--- START Given text ---
In early 2018, we reviewed how RMBS 2.0 issuance volumes in the Private-Label Residential Mortgage Backed Securities (PLRMBS) market had shifted towards the Non-Performing Loans (NPL) and Re-Performing Loans (RPL) along with emerging non-QM as early as 2015. In less than two years since that first review, we’ve seen NPL and RPL issuance slow down while the non-QM volume has grown significantly. Back then, there was a desire for a follow up review of the loan performance for each category. Given the dynamics of how the market has changed and the strong interest in the growing non-QM segment, we’ll focus our update on a performance review of the non-QM book. More specifically, for our analysis we’ve isolated non-QM identified loans within non-QM designated deals spanning from 2015 to present. We’ll first review the active non-QM book then we’ll analyze the paidoff non-QM set for a comprehensive perspective.
--- END Given text ---
--- START Given entries ---
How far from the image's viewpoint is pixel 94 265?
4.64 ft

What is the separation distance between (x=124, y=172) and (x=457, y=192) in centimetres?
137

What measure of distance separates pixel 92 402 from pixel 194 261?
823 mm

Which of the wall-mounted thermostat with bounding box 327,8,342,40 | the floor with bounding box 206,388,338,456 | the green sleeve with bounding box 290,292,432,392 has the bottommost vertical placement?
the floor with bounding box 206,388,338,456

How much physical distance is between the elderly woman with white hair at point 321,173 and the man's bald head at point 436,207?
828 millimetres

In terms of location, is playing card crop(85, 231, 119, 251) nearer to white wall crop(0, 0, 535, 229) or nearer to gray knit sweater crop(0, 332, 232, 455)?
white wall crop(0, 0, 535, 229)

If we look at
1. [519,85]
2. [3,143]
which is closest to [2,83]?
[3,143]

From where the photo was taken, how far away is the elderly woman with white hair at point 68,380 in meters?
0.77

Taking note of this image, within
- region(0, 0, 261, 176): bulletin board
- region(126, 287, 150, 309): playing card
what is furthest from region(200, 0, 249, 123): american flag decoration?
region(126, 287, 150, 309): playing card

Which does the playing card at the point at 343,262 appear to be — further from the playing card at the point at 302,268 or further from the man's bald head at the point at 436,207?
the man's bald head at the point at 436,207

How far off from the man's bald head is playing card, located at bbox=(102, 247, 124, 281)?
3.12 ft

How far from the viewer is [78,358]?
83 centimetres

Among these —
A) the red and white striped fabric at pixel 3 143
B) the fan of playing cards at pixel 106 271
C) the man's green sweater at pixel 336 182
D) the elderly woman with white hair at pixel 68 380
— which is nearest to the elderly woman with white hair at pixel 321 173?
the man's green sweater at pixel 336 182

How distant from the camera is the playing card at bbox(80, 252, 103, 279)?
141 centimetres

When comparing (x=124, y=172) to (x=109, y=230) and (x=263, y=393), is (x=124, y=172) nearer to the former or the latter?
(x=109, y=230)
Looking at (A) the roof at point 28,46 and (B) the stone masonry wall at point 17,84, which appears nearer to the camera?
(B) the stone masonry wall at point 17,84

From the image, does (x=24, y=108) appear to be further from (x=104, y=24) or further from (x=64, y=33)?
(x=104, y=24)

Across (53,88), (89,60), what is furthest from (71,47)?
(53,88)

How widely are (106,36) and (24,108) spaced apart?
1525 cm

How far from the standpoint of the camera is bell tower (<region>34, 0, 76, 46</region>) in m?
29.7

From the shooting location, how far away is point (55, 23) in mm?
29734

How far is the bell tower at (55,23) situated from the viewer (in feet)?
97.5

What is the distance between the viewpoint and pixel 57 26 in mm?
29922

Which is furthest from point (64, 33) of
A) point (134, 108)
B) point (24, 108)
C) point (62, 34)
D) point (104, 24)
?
--- END Given entries ---
* _What to do_:
1. Translate this sentence from the passage on non-QM mortgage loans into Spanish: "In less than two years since that first review, we’ve seen NPL and RPL issuance slow down while the non-QM volume has grown significantly."
2. Based on the passage on non-QM mortgage loans, answer yes or no for each statement and quote the words that decide it.
(a) The analysis covers non-QM loans in non-QM deals from 2015 to the present.
(b) Since the first review, NPL and RPL issuance has kept growing.
(c) The paid-off non-QM loans will be looked at before the active ones.
3. Carry the passage on non-QM mortgage loans forward with a paragraph that picks up right after its last sentence.

* _Answer set_:
1. En menos de dos años desde esa primera revisión, hemos visto que la emisión de NPL y RPL se ha desacelerado, mientras que el volumen de non-QM ha crecido de manera significativa.

2.
(a) Yes: "we’ve isolated non-QM identified loans within non-QM designated deals spanning from 2015 to present"
(b) No: "we’ve seen NPL and RPL issuance slow down"
(c) No: "We’ll first review the active non-QM book then we’ll analyze the paidoff non-QM set"

3.
With a starting point of 2015, we see the non-QM volumes ramp up this year and last (Figure 1).
A performance review of the outstanding portfolio reveals that 96.7% of the unpaid principal balances in non-QM RMBS were in current status, or 3.3% were non-current (Figure 2).
In terms of the overall life of the active loans, almost 93% never experienced a delinquency and 5% were never worse than 30 days delinquent.
Turning to the collateral itself, not too surprisingly we see the Never Bad set of loans have stronger credit characteristics and lower initial and current interest rates. Credit score is higher, and original loan-to-values (LTV) and back-end debt-to-income (DTI) ratios are lower for this cohort (Figure 3).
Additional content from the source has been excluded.